While experimenting with the IntoIterator trait, I find that introducing this abstraction can result in a resulting binary that is quite inefficient.
The full example can be found here, but what I am essentially doing is the following:
Create a variant of an enum based on some input
Convert the value into an iterator (two variations in the example)
Consume the items in the iterator, summing the elements
One would hope that the usage of the iterator (the abstracted implementation) is just as fast as the "direct" implementation (see the function goal).

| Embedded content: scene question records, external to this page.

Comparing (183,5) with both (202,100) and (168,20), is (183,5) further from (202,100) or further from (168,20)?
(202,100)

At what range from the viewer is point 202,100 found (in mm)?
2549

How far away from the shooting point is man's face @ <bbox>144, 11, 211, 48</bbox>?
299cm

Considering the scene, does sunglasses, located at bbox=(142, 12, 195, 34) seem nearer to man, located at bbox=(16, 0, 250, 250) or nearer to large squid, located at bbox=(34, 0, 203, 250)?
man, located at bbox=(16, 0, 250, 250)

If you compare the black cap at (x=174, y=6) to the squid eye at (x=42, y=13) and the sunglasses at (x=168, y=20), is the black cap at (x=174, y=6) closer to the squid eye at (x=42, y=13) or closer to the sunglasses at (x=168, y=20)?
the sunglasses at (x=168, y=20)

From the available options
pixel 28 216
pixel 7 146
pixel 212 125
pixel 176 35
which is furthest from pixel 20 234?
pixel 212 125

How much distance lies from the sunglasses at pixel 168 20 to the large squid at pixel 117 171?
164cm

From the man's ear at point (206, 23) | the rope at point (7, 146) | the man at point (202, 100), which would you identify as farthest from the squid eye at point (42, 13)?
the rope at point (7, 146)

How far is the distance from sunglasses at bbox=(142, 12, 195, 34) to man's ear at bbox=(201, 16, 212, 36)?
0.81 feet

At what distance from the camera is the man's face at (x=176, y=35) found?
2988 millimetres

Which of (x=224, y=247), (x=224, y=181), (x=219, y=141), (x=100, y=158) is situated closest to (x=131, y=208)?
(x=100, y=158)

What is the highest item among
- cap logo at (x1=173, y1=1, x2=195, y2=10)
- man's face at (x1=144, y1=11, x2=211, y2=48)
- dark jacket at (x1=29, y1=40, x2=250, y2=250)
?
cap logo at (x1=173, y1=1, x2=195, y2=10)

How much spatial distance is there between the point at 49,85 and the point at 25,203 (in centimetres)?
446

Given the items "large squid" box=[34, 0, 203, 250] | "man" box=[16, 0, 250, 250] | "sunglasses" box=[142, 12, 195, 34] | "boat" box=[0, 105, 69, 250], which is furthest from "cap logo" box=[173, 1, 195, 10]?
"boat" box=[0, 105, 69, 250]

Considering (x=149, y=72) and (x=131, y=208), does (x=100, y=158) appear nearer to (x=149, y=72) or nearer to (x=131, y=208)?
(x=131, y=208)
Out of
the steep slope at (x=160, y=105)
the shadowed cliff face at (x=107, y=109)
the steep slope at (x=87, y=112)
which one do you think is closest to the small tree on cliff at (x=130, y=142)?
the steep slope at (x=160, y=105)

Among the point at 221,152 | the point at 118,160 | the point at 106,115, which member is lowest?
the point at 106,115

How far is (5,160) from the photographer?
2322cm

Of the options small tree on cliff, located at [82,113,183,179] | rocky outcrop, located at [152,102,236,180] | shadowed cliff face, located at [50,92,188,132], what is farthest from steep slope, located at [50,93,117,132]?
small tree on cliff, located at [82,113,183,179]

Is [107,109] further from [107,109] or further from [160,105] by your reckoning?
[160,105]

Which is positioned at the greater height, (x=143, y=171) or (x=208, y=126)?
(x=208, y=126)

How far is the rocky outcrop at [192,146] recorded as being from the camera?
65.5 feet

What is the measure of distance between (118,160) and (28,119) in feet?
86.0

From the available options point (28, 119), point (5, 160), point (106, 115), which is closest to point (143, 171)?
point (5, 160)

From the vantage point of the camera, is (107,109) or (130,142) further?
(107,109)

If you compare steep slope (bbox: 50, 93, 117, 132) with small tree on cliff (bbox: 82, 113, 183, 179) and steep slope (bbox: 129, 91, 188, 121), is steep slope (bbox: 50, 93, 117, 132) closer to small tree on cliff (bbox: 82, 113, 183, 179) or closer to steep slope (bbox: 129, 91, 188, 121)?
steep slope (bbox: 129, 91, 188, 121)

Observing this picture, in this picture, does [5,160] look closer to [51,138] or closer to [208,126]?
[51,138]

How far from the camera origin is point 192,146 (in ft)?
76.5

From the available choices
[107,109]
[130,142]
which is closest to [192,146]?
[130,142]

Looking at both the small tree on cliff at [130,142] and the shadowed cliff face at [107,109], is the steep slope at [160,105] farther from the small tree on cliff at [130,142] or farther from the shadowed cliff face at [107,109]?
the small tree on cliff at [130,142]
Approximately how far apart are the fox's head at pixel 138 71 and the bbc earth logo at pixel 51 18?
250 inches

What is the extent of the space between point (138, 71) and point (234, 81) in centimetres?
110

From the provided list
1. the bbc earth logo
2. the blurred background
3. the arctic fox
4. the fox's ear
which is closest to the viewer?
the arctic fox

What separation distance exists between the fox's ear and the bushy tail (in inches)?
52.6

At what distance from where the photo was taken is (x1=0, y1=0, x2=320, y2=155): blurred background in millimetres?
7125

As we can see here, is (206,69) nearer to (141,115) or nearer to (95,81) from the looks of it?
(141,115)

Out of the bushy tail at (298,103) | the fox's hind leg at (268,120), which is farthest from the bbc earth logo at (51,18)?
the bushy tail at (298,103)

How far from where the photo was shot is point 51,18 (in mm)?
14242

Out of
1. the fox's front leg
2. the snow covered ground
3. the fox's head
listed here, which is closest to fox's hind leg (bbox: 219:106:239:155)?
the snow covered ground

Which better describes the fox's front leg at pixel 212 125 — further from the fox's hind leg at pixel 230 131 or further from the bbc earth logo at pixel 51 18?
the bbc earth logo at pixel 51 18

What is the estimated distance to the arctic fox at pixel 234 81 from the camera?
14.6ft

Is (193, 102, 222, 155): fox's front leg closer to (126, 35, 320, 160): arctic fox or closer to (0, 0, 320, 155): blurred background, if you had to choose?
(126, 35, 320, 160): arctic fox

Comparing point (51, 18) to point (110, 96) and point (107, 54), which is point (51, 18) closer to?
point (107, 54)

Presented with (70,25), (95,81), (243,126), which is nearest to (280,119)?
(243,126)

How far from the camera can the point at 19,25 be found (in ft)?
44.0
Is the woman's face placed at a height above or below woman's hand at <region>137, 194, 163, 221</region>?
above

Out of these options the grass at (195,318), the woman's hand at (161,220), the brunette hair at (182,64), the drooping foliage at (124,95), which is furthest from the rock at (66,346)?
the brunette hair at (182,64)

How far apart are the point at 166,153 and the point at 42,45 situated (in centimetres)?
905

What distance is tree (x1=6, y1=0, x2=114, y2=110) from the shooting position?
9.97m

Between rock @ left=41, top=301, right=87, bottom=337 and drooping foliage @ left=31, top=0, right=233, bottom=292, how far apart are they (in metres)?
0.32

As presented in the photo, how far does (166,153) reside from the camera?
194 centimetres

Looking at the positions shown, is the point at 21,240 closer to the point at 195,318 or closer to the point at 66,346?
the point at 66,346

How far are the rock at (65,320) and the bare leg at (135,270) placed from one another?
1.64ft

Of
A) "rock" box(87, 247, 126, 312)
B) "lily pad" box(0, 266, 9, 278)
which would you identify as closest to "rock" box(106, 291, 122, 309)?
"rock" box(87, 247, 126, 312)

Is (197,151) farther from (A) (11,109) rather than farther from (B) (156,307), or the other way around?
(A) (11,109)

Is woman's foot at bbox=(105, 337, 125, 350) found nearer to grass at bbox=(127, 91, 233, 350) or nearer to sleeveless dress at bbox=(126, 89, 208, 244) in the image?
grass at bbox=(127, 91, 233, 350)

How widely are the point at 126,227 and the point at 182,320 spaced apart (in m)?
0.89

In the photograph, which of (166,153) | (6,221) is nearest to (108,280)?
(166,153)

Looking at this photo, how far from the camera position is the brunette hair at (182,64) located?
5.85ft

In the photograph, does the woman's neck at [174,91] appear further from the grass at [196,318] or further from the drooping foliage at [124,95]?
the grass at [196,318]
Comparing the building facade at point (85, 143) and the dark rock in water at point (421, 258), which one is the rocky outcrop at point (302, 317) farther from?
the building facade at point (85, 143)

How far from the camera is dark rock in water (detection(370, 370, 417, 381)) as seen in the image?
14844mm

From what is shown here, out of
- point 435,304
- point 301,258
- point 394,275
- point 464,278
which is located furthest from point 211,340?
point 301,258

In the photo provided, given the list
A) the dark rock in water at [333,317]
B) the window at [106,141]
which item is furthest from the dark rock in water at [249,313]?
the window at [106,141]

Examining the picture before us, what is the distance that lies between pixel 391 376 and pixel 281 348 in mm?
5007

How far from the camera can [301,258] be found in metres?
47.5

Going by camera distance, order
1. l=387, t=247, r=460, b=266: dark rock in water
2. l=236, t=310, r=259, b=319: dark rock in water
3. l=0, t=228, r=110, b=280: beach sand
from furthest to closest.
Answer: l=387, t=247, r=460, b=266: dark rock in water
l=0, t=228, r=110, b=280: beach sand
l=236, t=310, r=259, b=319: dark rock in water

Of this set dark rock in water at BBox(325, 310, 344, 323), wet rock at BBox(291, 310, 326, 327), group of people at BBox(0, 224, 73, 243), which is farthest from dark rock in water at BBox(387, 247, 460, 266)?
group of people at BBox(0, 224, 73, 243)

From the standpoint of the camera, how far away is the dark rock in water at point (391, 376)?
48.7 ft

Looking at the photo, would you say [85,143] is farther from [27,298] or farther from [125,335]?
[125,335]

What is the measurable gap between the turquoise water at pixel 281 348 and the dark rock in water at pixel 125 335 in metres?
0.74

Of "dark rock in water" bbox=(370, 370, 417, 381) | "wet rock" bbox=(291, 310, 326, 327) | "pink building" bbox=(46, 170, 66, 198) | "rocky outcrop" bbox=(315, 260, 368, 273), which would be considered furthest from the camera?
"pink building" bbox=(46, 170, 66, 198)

All the functions already get inlined; that is not the problem. Is there anything that can be done to optimize this code? Is there a better way to write the EnumIntoIterator or its iterator implementation? Why can't the compiler figure this out?
Also note that Iterator provides a default implementation of methods such as nth and fold which call next internally. However, it is also possible to write a custom implementation of methods like nth and fold if an iterator can compute them more efficiently without calling next .
So, basically, implementors should consider whether any of the default implementations of the Iterator trait might be inefficient (even after optimization)?
So I implemented fold, and swapped out the Vec iter for an array iter (this was giving the "goal" an unfair advantage as it had a statically known length while "abstracted" had a dynamic length).
I also tried "cheating" a bit by pulling out a closure in abstracted, allowing the sum to get inlined separately for all three branches. This had the largest effect on code size.
These changes were still not enough, unfortunately.
Looks like switching to an array actually results in the compiler not finding the optimized version from @steffahn (despite the fold implementation)... Compiler Explorer
The fundamental with any enum of multiple iterator types that implements Iterator is: If you only implement next, then every call to next will have to do the match again in order to figure out what enum variant you’re having. [Also in case any of the underlying iterators has an optimized fold implementation, that one wouldn’t be used if you didn’t overload fold yourself; but none of the three iterators vec:IntoIter, iter::Once and iter::Empty has a special fold implementation, so I guess that doesn’t apply here.]
By the way in case that wasn’t clear: .sum() is implemented in terms of fold (and .map() has an efficient fold implementation in terms of the fold of the underlying iterator as well).
The array::IntoIter isn’t even fully optimized if you remove the 0 => and 1 => branches completely… Anyways, array::IntoIter is still pretty new. Maybe some improvements to it will be able to allow more optimization in the future. Perhaps the code examples from this thread are even worth opening an issue on GitHub, it seems a bit weird that the compiler is better at removing a full allocation (Vec) and its iterator than an array. Or that a Chain<Once<T>, Once<T>> behaves better than array::IntoIter<T, 2>.
I don't see a way in which such an implementation would currently be possible; I'm just thinking that (almost?) any time you implement iterator on an enum, you will have to branch on the variant in next. It seems a shame that this is not optimized out.
Of course it is a bit tricky, as I guess that the variant might change during iteration.
Ah, maybe I wasn't clear enough in my eplanation above
This only describes the problem, not how overloading the fold implementation addresses it.
The default implementation of fold will repeatedly call next in a loop to do the folding, each call to next will need to figure out the enum variant again. A custom fold implementation can test the enum variant once and call fold in the underlying iterator of that variant once. Of course there is still a branch on the enum variant, but it doesn't happen repeatedly, only once at the start of the iteration.
Admitted, even with the default implementation of fold (doing repeated next calls) there is a chance that the optimizer will figure out on its own that branching is necessary only once and then the enum variant never changes, but it's a non trivial optimization so it might not always happen or preclude other optimization or whatever.